◆ **ACTIVITY**
Below are the entries; determine how many of their lines contain the string "States" and give that figure alone.
---------------
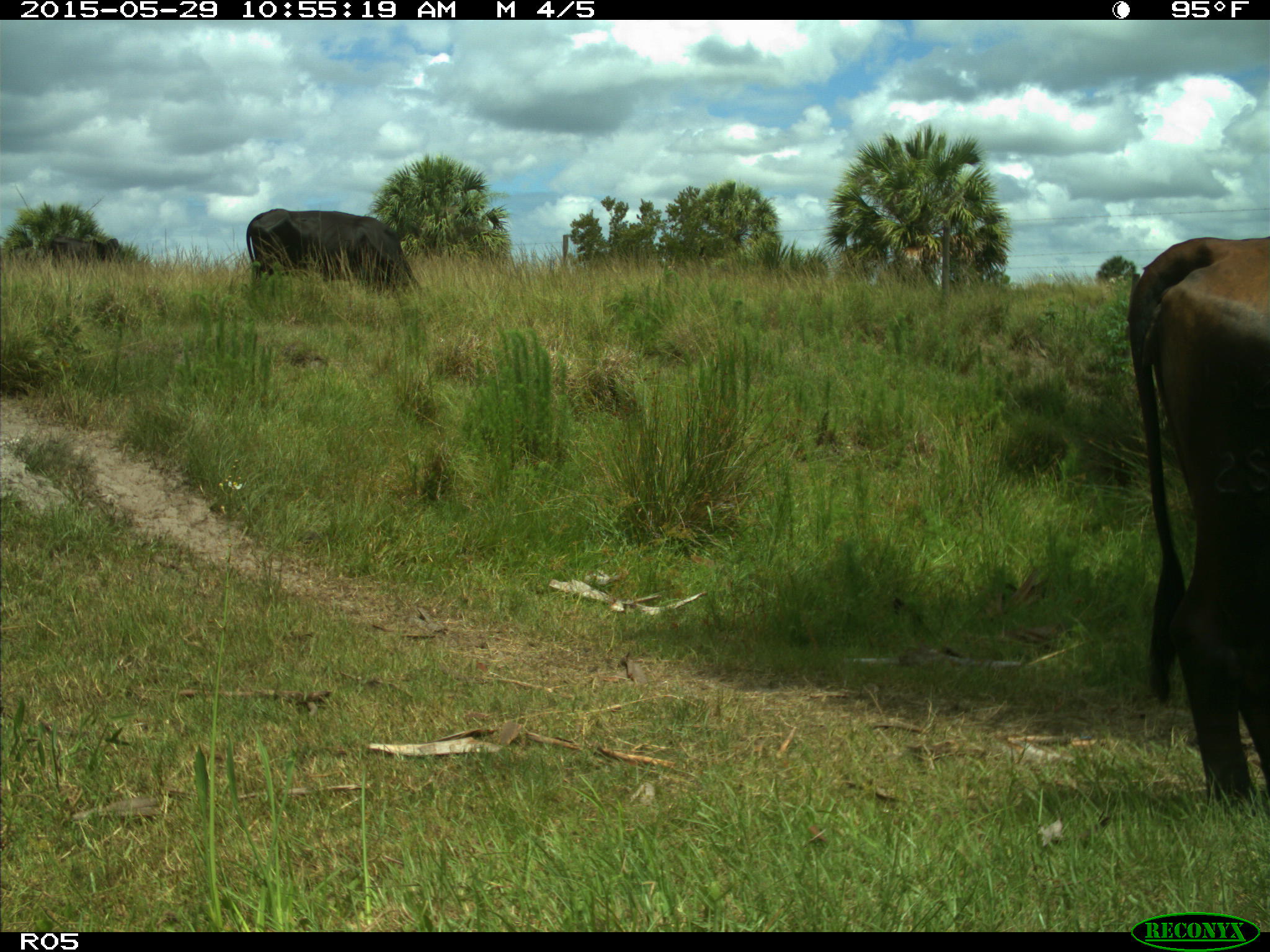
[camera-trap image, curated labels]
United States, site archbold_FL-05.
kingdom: Animalia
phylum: Chordata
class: Mammalia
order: Artiodactyla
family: Bovidae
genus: Bos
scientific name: Bos taurus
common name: domestic cow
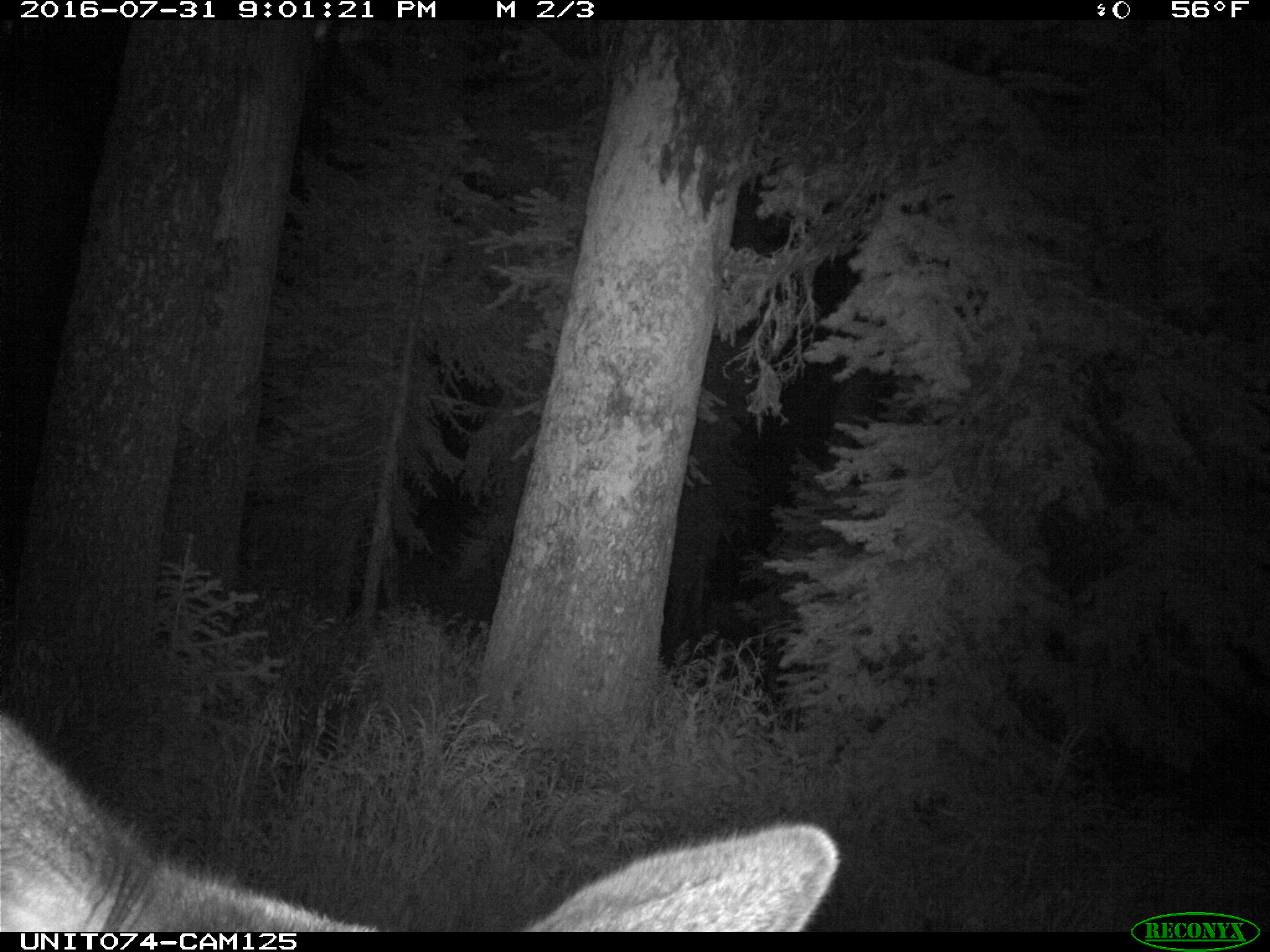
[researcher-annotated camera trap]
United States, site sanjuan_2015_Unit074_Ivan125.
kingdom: Animalia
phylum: Chordata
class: Mammalia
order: Artiodactyla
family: Cervidae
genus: Cervus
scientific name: Cervus elaphus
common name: red deer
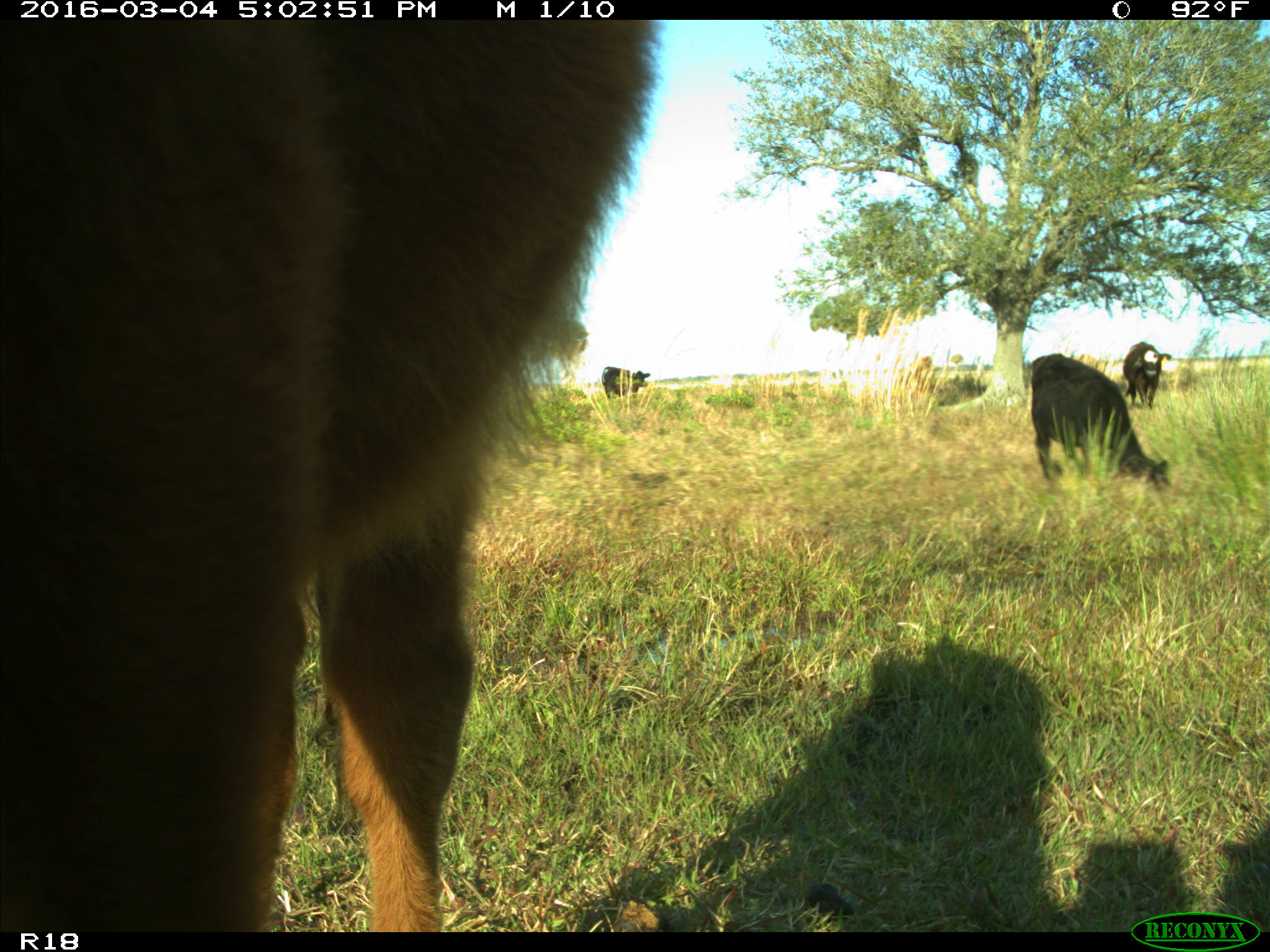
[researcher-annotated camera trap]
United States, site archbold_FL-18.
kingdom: Animalia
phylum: Chordata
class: Mammalia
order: Artiodactyla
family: Bovidae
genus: Bos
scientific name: Bos taurus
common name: domestic cow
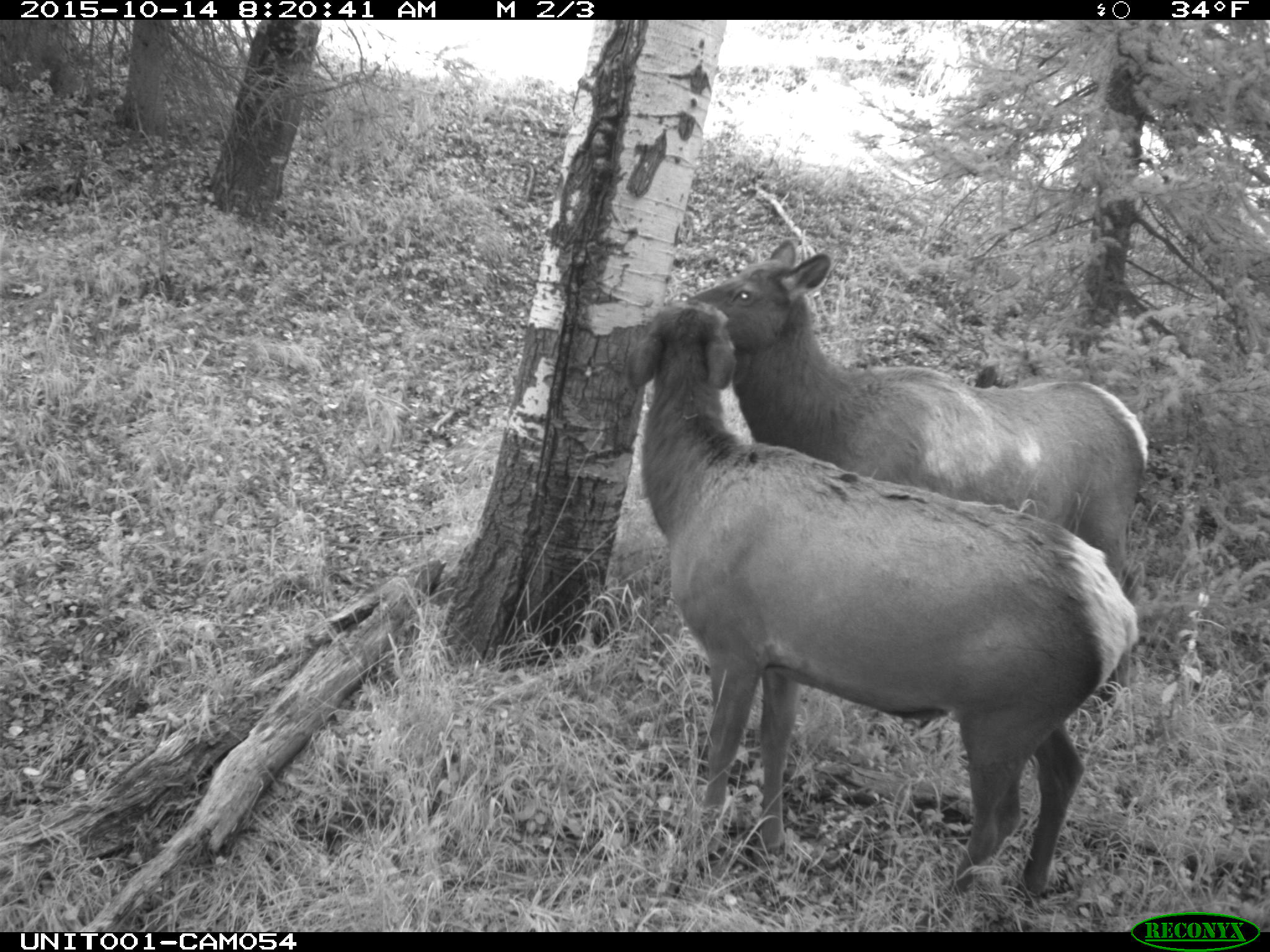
---------------
◆ **EXPECTED ANSWER**
3